### SOURCE DATA
===============

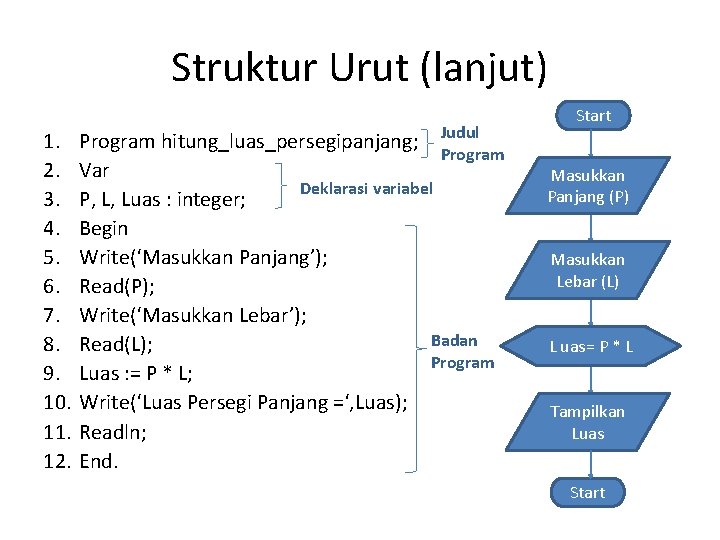 Struktur Urut (lanjut)

1. Program hitung_luas_persegipanjang;
2. Var
3. P, L, Luas : integer;
4. Begin
5. Write('Masukkan Panjang');
6. Read(P);
7. Write('Masukkan Lebar');
8. Read(L);
9. Luas := P * L;
10. Write('Luas Persegi Panjang =',Luas);
11. Readln;
12. End.

Judul Program

Deklarasi variabel

Badan Program

Start

Masukkan Panjang (P)

Masukkan Lebar (L)

Luas= P * L

Tampilkan Luas

Start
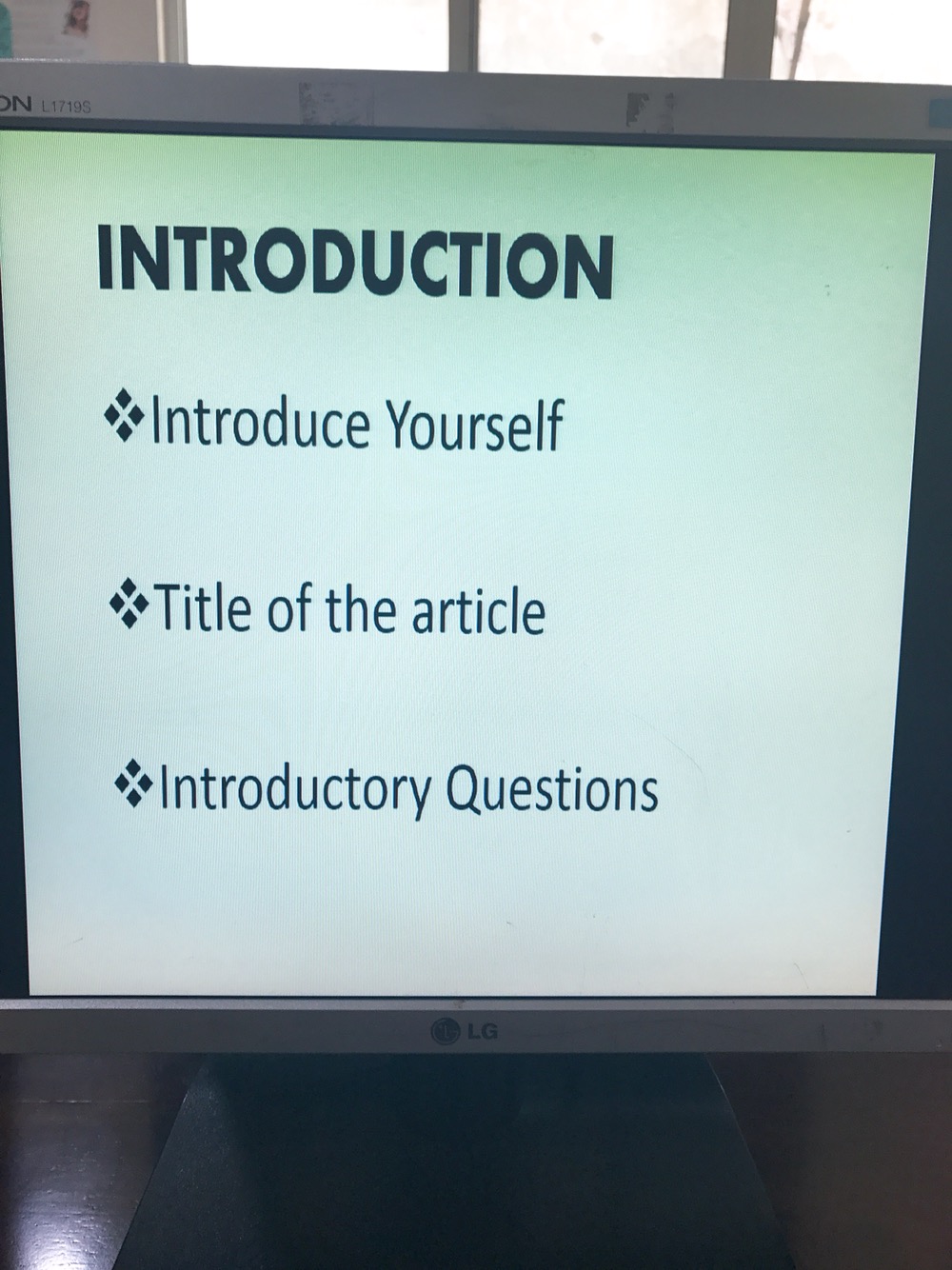 ON L1719S

INTRODUCTION

❖Introduce Yourself

❖Title of the article

❖Introductory Questions

LG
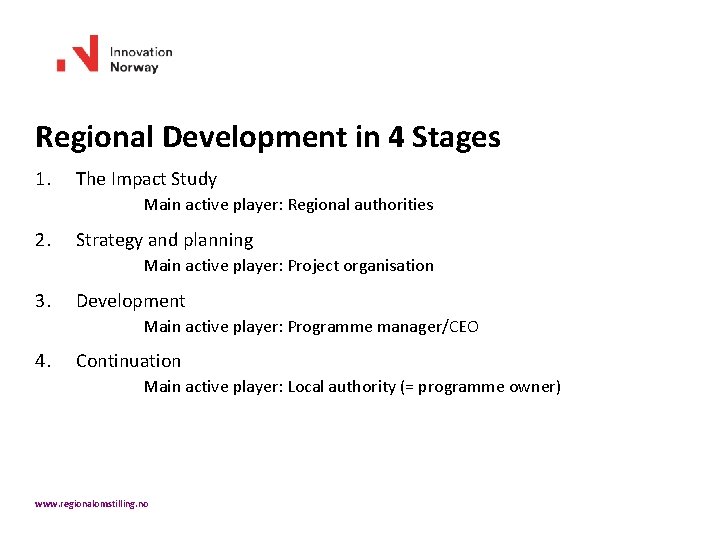 Innovation Norway

Regional Development in 4 Stages

1. The Impact Study
Main active player: Regional authorities

2. Strategy and planning
Main active player: Project organisation

3. Development
Main active player: Programme manager/CEO

4. Continuation
Main active player: Local authority (= programme owner)

www.regionalomstilling.no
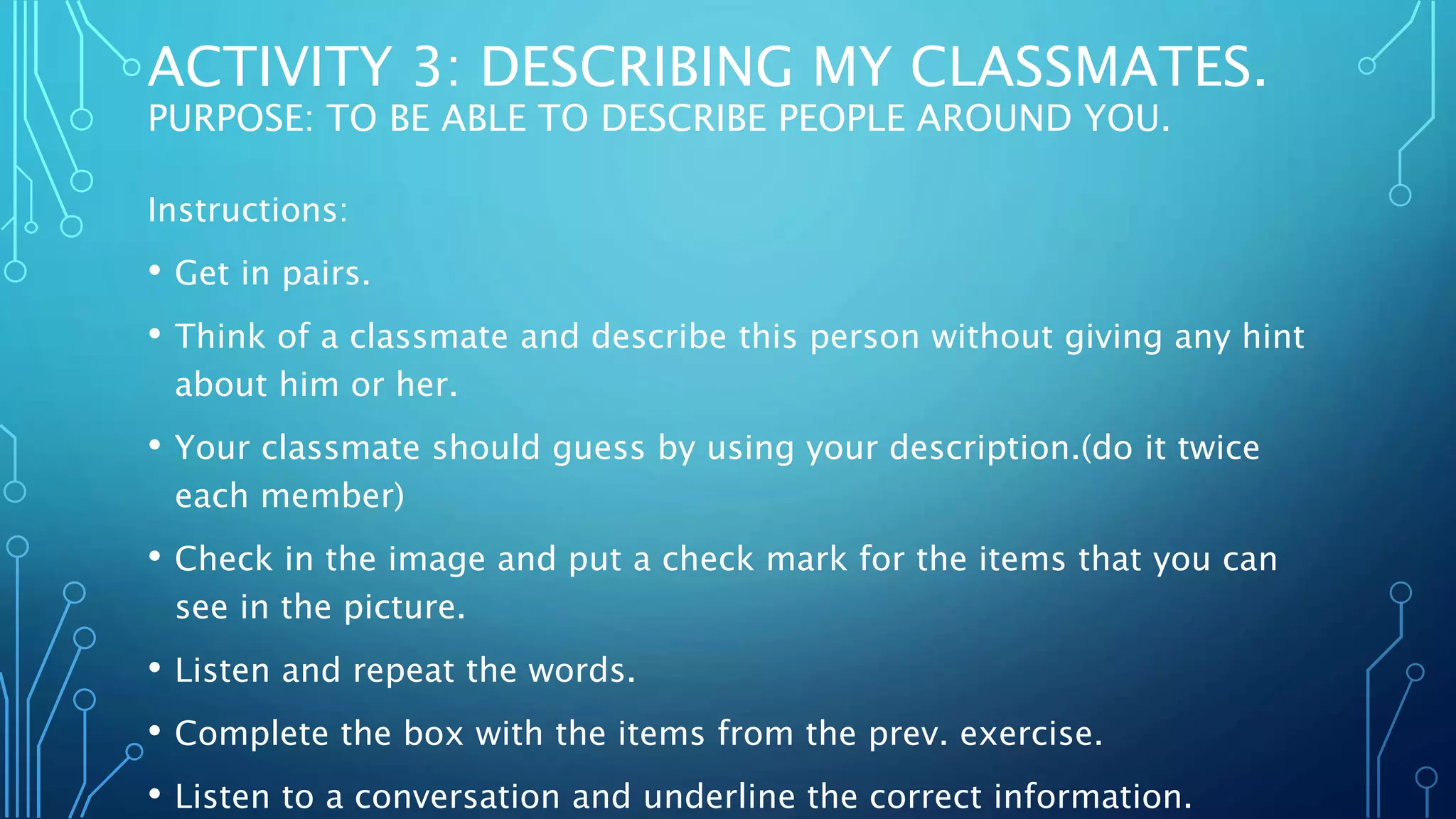 ACTIVITY 3: DESCRIBING MY CLASSMATES.
PURPOSE: TO BE ABLE TO DESCRIBE PEOPLE AROUND YOU.

Instructions:

• Get in pairs.
• Think of a classmate and describe this person without giving any hint about him or her.
• Your classmate should guess by using your description.(do it twice each member)
• Check in the image and put a check mark for the items that you can see in the picture.
• Listen and repeat the words.
• Complete the box with the items from the prev. exercise.
• Listen to a conversation and underline the correct information.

===============

### EXERCISE REQUIREMENTS
Taking the line with "twice each member)" as the first, copy every line through the end of the entries above exactly, with no others.

### RESULT OF THE EXERCISE
• Your classmate should guess by using your description.(do it twice each member)
• Check in the image and put a check mark for the items that you can see in the picture.
• Listen and repeat the words.
• Complete the box with the items from the prev. exercise.
• Listen to a conversation and underline the correct information.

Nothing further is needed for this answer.